Task description » Write the next part of the news report on the U.N. nuclear inquiry in Iran, picking up after its final sentence and ignoring the data that follows.

Document section »
VIENNA (AP) — A new U.N. effort to probe suspicions that Iran worked on atomic arms ended on a downbeat note Thursday, with diplomats saying that Tehran refused entry to Iran to a U.S. nuclear expert on the U.N.'s investigating team.
The diplomats also said that the trip this week didn't succeed in advancing a decade of U.N. efforts to investigate suspicions that Tehran worked on such weapons.
Iranian envoy Reza Najafi confirmed that an International Atomic Energy Agency staff member of a "particular nationality" was refused a visa.
The inquiry is formally separate from U.S.-led talks with Iran focused on long-term caps on Tehran's atomic programs in exchange for an end to nuclear-related sanctions, which resume next week in Vienna.
But Washington says a successful investigation by IAEA must be part of any final deal. That is unlikely by Nov. 24 — the target date for sealing a deal.
Two diplomats from IAEA member nations who spoke to The Associated Press demanded anonymity because their information is confidential. They said the U.S. expert had been repeatedly turned down since first applying for a visa eight months ago.

Stored data »
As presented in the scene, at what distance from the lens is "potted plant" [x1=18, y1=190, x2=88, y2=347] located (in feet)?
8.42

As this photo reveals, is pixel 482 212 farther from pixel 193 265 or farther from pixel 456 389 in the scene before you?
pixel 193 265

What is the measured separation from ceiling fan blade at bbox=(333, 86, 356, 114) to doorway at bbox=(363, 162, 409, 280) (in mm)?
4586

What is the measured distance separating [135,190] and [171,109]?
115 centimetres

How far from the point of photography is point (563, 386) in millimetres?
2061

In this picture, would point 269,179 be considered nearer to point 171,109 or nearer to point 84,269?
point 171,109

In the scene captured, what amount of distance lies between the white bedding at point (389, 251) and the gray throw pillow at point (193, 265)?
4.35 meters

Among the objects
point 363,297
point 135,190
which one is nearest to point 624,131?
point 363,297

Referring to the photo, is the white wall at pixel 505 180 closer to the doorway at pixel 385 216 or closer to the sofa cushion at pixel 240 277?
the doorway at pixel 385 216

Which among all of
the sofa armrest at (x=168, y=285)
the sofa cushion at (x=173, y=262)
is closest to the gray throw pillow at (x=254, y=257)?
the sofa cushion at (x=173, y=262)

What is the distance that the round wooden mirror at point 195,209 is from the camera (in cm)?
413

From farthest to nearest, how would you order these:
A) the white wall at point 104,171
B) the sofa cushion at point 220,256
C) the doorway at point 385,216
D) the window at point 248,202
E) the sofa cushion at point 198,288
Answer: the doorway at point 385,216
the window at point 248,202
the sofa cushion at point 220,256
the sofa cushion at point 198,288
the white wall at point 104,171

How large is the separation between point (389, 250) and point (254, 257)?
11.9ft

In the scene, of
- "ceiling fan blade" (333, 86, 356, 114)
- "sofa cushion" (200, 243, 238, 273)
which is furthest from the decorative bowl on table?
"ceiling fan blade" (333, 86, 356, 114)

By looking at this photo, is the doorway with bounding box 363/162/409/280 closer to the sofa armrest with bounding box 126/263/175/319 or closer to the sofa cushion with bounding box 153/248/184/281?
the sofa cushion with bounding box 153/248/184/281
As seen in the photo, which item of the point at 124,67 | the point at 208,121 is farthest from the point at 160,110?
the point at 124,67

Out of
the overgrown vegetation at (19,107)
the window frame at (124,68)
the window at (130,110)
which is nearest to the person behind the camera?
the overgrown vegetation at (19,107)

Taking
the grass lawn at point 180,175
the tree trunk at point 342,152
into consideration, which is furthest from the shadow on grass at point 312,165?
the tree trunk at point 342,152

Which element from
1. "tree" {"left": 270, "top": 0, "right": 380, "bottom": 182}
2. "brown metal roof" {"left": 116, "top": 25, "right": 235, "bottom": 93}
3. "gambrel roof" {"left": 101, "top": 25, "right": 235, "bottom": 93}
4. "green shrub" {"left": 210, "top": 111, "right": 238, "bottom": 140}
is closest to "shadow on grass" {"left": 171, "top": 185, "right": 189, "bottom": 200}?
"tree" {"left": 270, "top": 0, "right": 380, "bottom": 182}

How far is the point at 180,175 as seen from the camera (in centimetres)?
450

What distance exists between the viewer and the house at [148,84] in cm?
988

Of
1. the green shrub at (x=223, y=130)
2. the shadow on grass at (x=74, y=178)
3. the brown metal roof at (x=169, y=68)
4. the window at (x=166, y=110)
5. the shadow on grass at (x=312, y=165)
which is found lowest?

Exercise result »
Iran says it doesn't want nuclear arms and never worked toward them. There has been little progress since Iran and the IAEA agreed late last year on a new effort to try and clear up the allegations.
The agency said Thursday that Iran presented no new proposals at the latest talks.
The Parchin military complex east of Tehran is suspected by the IAEA of being used to test of explosives meant to set off a nuclear charge. Earlier this week, Iranian opposition reports said there was a massive explosion at the site — something Iranian authorities denied.
The Institute for Science and Technology think tank on Thursday published satellite images that it said appeared to show a possible explosion at Parchin, but said it appeared to be some distance from the alleged nuclear work.